Gleevec's Glory Days Gleevec's Glory Days

Restoring Tradition

Restoring shalom

The Taj Mumbai Restoring Glory, Rebuilding Faith

Glory Glory

A Roadmap to Restoring Computing's Former Glory David I. August Princeton University (Not speaking for Parakinetics, Inc.)

Glory To God Forever Glory To God Forever Music by Brian Doerksen Music by Brian Doerksen Glory to God, glory to God, glory to God, forever!
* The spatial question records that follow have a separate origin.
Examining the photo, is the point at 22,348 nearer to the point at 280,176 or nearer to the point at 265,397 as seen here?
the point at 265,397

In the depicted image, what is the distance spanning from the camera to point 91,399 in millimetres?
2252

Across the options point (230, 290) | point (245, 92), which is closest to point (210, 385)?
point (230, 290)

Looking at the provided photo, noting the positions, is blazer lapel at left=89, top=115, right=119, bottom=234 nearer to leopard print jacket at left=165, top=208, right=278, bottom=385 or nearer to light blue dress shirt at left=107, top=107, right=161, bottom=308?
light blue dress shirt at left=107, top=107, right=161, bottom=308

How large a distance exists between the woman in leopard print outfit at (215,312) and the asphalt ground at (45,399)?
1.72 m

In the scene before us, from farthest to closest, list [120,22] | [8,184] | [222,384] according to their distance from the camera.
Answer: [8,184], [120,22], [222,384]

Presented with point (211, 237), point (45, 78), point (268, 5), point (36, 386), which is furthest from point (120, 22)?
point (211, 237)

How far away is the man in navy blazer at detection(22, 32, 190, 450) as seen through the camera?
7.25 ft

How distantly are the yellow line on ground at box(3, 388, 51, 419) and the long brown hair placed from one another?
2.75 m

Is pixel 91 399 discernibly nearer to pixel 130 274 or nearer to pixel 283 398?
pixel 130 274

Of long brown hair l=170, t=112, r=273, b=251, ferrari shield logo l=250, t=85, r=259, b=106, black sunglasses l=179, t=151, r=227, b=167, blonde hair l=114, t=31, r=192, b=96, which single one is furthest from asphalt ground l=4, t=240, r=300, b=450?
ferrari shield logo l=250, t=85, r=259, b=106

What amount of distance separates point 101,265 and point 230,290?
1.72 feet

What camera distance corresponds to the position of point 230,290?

Glory to God,

Glory Glory Hallelujah Glory Glory Hallelujah Glory Glory Hallelujah His truth is marching on!

2020 8 16 10:00am Waiting upon God's Word · Glory to the Lamb (HOP210) Glory, glory, glory to the Lamb; Glory, glory, glory to the Lamb. For He is glorious and worthy to be praised,

6 Principles for Restoring Gastrointestinal Healthdata.integrativepro.com/downloads/6-principles-restoring-gi-health.pdf · Six Principles For Restoring Gastrointestinal Health

Network Computing's 2016 Infrastructure Salary Survey

Heritage Keepers: Restoring the Haldeman 1ST QTR.pdfHeritage Keepers: Restoring the Haldeman Mansion to its Glory Days Written by Heidi Schellenger, HMPS Vice President and Fundraising

Restoring Jaguars To Their Full Glory

Restoring breathing

Restoring our senses, restoring the Earth. Fostering

Restoring health

Restoring Power

restOring glOry tO CreightOn Bannerman Castle: the ... · Opening Day in BrOOklyn! BaseBall greats in green‑WOOD trOlley tOur Bannerman Castle: the meDieval ruins Of huDsOn valley

Glory to Jesus Christ! Glory Forever!